Exercise aim — There is a line containing "280921 Gobernador Gallardo" in the records below. Repeat it and every line after it, exactly, through the final line, but no pictures.
Input for this task START
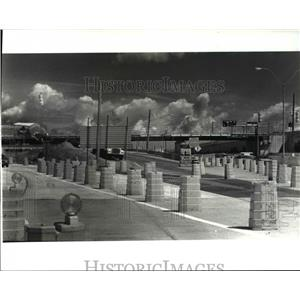1987 Press Photo Cleveland Hopkins Int'l Airport elevated exit under const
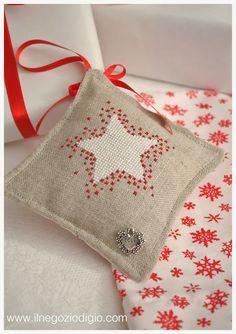 Cross Stitching Star Christmas Pincushion / Kreuzstich Stern Weihnachten Nadelkissen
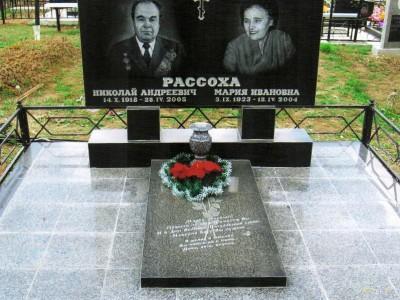 Закрытый черный цветник для двойного памятника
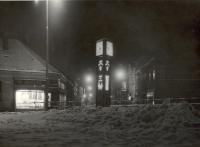 Noční pohled na ulici Jana Palacha (tehdy Leninova třída), zaniklé sloupové hodiny před ZŠ Dukelská, 60. léta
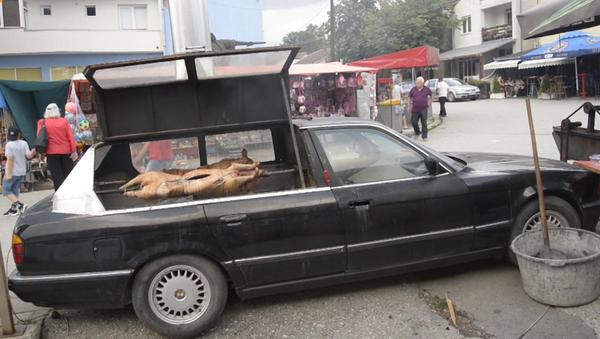 Un ciudadano serbio de la localidad de Stragari convirtió un vehículo BMW en una parrilla sobre ruedas - Sputnik Mundo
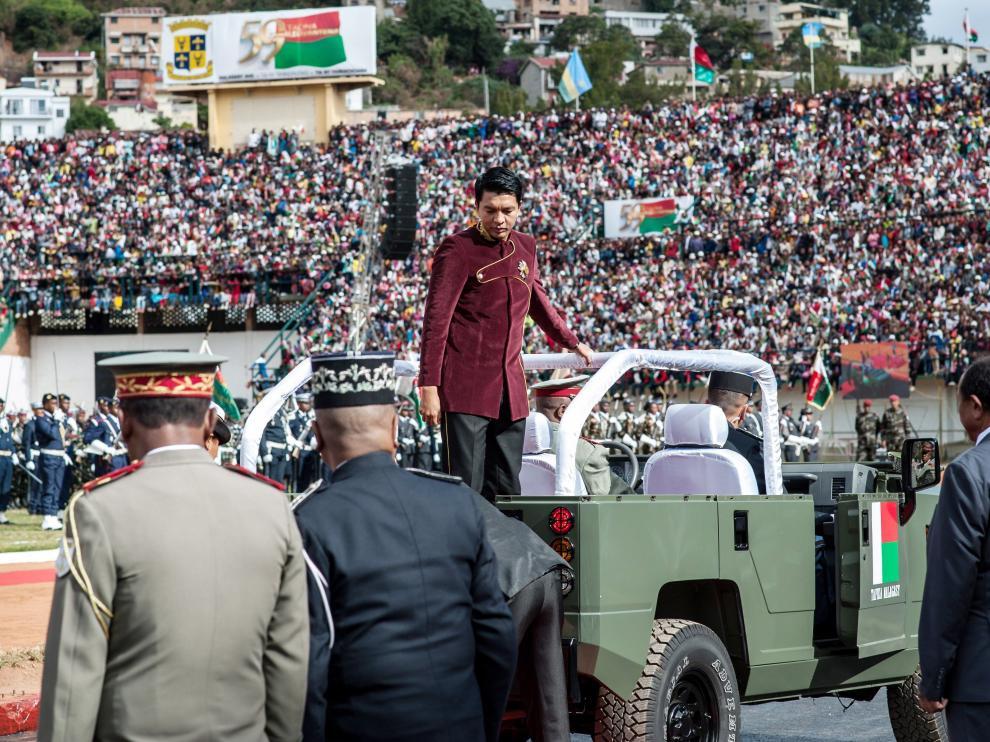 Llegada al estadio del presidente de Madagascar antes de la tragedia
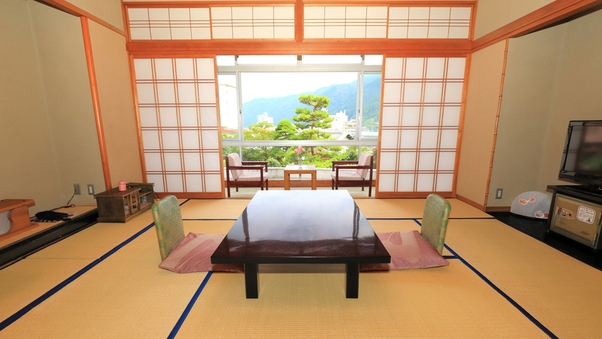 約1100坪の日本庭園を眺めて寛ぐ和室10畳
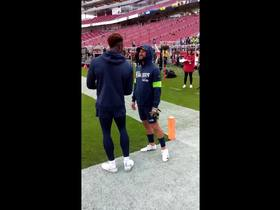 Watch: D.K. Metcalf takes in Levi's Stadium prior to 'MNF'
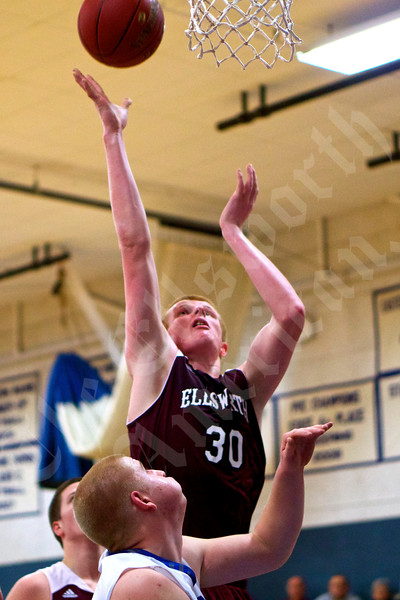 Boys' basketball: Sumner vs. Ellsworth 1/30/2015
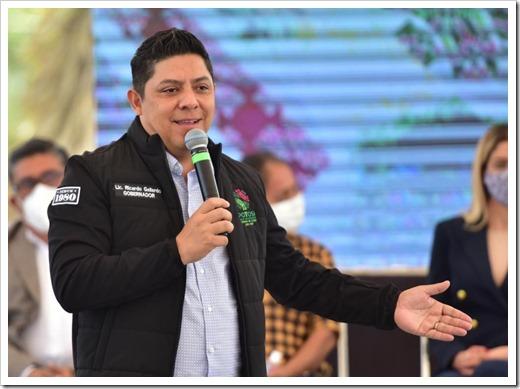 280921 Gobernador Gallardo libre manifestación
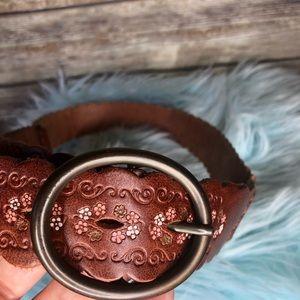 Amanda Smith tooled painted leather boho belt L
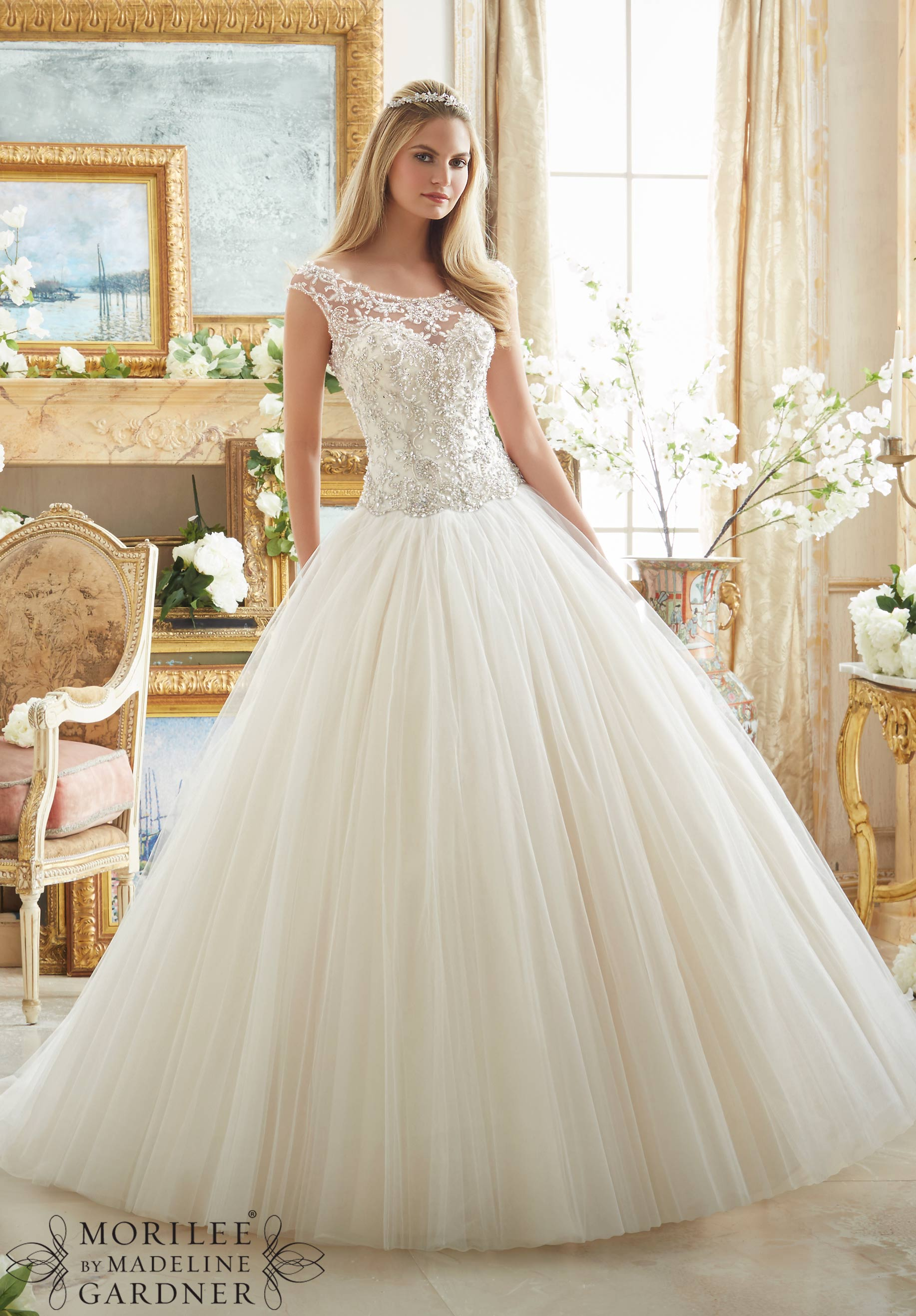 How To Choose The Right Wedding Dress Style For Your Body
Input for this task END
Exercise result —
 280921 Gobernador Gallardo libre manifestación
 Amanda Smith tooled painted leather boho belt L
 How To Choose The Right Wedding Dress Style For Your Body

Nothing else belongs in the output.